A pior questão é, nas medições, os graves: abaixo de 100Hz, até chegar a 50Hz, é uma ‘rampa de descida’ de 10dB!
O preço do par de SB-F3 em 1978 era de aproximadamente 260 dólares – o que, em valores atualizados, chega próximo a US$1.300.
MODELOS SEMELHANTES
Dizem que, nos primeiros anos de produção, as especificações das F3 produzidas para o mercado nacional japonês, diferiam das de exportação – e que o resultado sonoro disso espelhava as predileções sonoras do mercado ocidental. Isso é muito interessante, pois as japonesas, para os padrões sonoros atuais, podem soar bastante mais suaves e agradáveis – mas duvido que conseguiremos descobrir a verdade.
Junto com as SB-F3, a Technics produziu seus dois modelos menores: SB-F1 e SB-F2, onde o desenvolvimento dos drivers, gabinete e etc, é bem semelhante. Além da versão prateada, as três caixas foram comercializadas em preto (na verdade algo que parece um cinza bem escuro), que são bem mais raras de serem encontradas no mercado.
A Technics lançou outras caixas que eram Linear Phase, com tweeters montados atrás de cornetas que eram a própria frente da caixa – mas em outras linhas, e geralmente em gabinetes normais, não de alumínio. Dentre os modelos estão a SB-X50 e a SB-F01.
COMO TOCAM AS SB-F3
Bom, em resumo, o som delas é um pouco fatigante nos agudos, que são abertos demais e demandam muitos ajustes e casamentos com amplificadores para ficarem palatáveis. E graves que perdem todo o peso necessário para tocarem bem – ou seja, a faixa que iria de 50Hz a 100Hz – e acabam tendo, por isso, uma extensão que nem o reforço de sala salva.
Foram caixas que vinham casadas com um micro-system modular que, por vezes, era um amplificador integrado, e em outras um pré e power, acompanhados de um tape-deck e um sintonizador de FM. O som da amplificação desse micro-system é chocho e sem vida – o que deveria provavelmente amansar os agudos das caixas.

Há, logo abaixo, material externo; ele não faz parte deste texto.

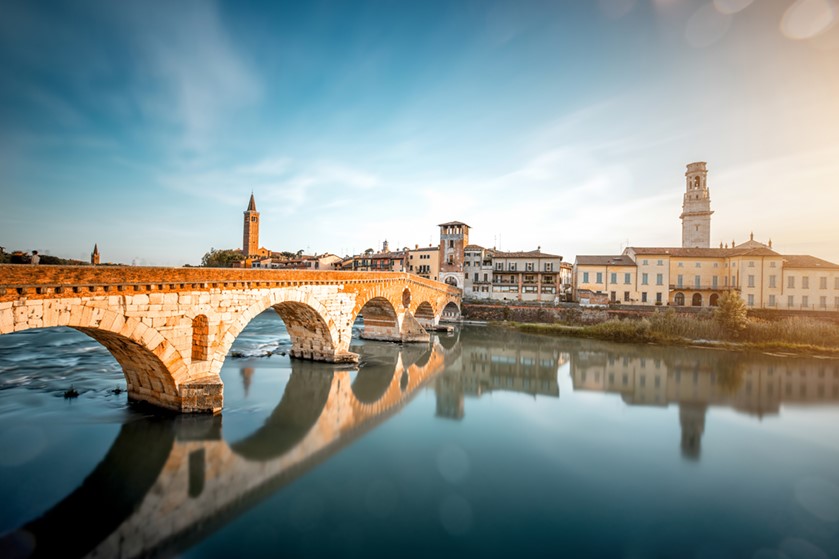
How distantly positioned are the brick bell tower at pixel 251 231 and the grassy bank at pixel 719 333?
213ft

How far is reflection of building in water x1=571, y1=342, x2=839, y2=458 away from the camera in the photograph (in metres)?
15.5

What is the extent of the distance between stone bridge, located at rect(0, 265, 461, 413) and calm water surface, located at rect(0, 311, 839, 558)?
129cm

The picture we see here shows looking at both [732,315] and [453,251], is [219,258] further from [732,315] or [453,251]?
[732,315]

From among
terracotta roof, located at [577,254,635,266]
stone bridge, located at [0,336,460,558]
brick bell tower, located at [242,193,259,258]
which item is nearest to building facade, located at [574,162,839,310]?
terracotta roof, located at [577,254,635,266]

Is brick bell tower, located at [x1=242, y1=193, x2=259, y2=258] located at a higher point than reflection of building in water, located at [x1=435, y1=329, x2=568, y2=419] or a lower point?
higher

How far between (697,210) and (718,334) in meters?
24.2

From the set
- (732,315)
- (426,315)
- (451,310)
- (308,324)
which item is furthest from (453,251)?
(308,324)

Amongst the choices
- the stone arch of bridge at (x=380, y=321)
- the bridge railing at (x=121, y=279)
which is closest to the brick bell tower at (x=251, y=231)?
the stone arch of bridge at (x=380, y=321)

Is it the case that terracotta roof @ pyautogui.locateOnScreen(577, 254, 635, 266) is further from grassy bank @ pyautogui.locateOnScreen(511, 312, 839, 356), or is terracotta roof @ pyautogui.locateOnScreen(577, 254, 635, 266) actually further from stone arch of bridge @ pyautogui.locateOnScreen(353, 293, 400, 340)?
stone arch of bridge @ pyautogui.locateOnScreen(353, 293, 400, 340)

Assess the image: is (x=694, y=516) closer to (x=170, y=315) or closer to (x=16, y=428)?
(x=170, y=315)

Uma das ‘vantagens’ observadas no uso dos graves de suspensão acústica, na época, era sua facilidade de posicionamento. Ou seja, você quer ‘um pouco’ de graves, enfie na parede ou em um canto ou prateleira apertada, e estrague todo o resto do som…rs…Não é à toa que todo amplificador da época tinha Loudness e controles tonais!

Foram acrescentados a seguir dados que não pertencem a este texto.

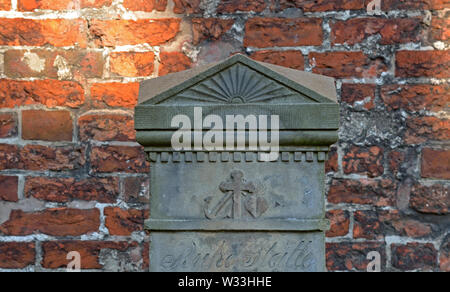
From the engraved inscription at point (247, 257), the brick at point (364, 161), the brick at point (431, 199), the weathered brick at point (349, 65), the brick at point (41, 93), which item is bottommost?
the engraved inscription at point (247, 257)

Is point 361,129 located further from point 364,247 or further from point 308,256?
point 308,256

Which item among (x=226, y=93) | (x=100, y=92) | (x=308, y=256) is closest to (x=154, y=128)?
(x=226, y=93)

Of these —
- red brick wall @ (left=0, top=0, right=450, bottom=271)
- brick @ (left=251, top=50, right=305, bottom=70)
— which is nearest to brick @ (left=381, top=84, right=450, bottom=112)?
red brick wall @ (left=0, top=0, right=450, bottom=271)

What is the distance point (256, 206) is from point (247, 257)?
141mm

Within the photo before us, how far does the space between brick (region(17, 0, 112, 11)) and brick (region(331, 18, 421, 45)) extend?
35.0 inches

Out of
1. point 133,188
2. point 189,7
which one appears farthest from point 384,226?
point 189,7

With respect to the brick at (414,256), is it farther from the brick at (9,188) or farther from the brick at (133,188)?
the brick at (9,188)

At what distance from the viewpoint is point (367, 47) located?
6.59 feet

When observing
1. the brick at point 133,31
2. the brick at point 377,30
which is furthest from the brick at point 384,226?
the brick at point 133,31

Ao ouvir essas caixas, e observar suas especificações e construção por vídeos e numerosas matérias sobre elas na Internet, chego à conclusão de que foram cometidos alguns erros. São eles: a vontade de fazer com que o tweeter dê agudos demais, que poderia ser facilmente melhorada, e muito, durante o projeto do crossover e do próprio tweeter. E, não terem feito elas como bass-reflex, onde também o reforço do ambiente melhoraria tais graves, em peso e em extensão, imensamente.
SOBRE A TECHNICS
A Technics é o braço de produtos de áudio de alta qualidade do amplo grupo Panasonic Corporation – que foi fundado como Matsushita Electric Industrial, em 1918, e mudou de nome em 2008, e cujas áreas de atividade incluem, além de áudio e vídeo, automação, equipamentos industriais, Inteligência Artificial, eletrodomésticos, iluminação, robótica, baterias, e muitos outros.
A Panasonic Corporation já incluiu marcas como National, Panasonic, Sanyo, a marca Quasar americana (que já foi da Motorola), e a Rasonic.

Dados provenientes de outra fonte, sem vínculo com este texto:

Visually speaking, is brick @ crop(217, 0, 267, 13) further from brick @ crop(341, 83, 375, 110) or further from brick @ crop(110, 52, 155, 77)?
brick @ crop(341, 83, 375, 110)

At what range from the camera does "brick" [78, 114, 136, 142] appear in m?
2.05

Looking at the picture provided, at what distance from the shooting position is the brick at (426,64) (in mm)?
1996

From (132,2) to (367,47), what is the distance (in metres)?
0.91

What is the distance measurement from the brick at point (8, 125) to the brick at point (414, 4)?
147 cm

A divisão Technics foi fundada em 1965, e ganhou fama mundial mesmo por seus toca-discos de vinil com motor direct-drive – por tração direta – já na virada da década de 70. Sua extensa linha de amplificadores, receivers, tape-decks e caixas acústicas, foi comercializada em todo o mundo, durante as décadas seguintes.
A divisão foi descontinuada em 2010, tirando de linha a versão anterior do célebre toca-discos SL-1200. Mas, com o retorno do vinil ao mainstream, a Technics foi ressuscitada em 2014, com versões atualizadas de seus toca-discos, além de uma linha completa de amplificadores, players de CD, streamers e caixas acústicas.
Bom março – e não deixem a música parar!